29. Temel hak ve özgürlükler, kamu güvenliğine yönelik kaygıların hissedilmediği ortamlarda olması gerektiği şekilde kullanılabilir. Güvenlik kaygısı özgürlük-güvenlik dengesini bozar. Söz konusu denge bozuldukça kaygı artar. Bu kısır döngüden çıkmanın ve dengeyi sağlamanın yolu temel hakların ihlallerine yönelik yargısal denetimlerde AİHS ve Anayasa’nın öngördüğü temel hakların korunmasına dönük kararlar verilmesidir. Amerikan Yüksek Mahkemesi üyesi Yargıç Black’in 1951 yılında bir muhalefet şerhinde şöyle diyordu: “Şu anki kamuoyu itibariyle, bu Komünist başvurucuların mahkumiyetine az sayıda kişi karşı çıkacaktır.
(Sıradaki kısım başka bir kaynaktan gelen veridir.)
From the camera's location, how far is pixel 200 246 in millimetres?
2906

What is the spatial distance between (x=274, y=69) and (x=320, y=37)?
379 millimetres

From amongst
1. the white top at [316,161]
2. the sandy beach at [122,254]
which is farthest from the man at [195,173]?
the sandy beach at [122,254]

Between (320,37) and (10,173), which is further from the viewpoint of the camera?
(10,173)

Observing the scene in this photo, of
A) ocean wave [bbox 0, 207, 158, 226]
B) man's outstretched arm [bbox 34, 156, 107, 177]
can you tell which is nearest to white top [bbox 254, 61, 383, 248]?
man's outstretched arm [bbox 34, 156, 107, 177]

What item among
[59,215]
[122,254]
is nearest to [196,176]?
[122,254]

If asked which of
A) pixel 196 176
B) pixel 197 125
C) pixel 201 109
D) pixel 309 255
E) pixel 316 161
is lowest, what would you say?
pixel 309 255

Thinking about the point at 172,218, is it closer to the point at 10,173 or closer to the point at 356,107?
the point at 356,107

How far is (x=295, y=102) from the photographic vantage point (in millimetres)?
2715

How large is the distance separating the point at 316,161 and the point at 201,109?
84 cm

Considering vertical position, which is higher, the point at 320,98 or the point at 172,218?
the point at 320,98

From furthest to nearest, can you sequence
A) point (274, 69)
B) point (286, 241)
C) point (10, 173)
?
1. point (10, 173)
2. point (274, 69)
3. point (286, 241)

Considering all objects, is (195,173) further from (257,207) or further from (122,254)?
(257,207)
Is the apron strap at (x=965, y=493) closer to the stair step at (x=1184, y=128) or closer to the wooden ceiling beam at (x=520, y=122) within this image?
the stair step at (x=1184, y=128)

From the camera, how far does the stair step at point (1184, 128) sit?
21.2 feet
Bununla birlikte, daha sakin zamanlarda, … Mahkeme’nin Birinci Değişiklik’in hürriyetlerini, özgür bir toplumda ait oldukları çok tercih edilen bir yere iade edeceğine dair bir umut da mevcuttur.”
30. Özgürlük ve güvenlik dengesinin daha iyi sağlandığı bir ortamda başta ifade özgürlüğü olmak üzere tüm diğer özgürlüklerin olması gerektiği gibi kullanılabileceğine dair umudumuz mevcuttur.
31. Açıklanan nedenlerle başvurucunun Anayasa’nın 26. maddesinde güvence altına alınan ifade özgürlüğünün ihlal edildiği kanaatine vardığımdan, çoğunluğun aksi yöndeki kararına katılmıyorum.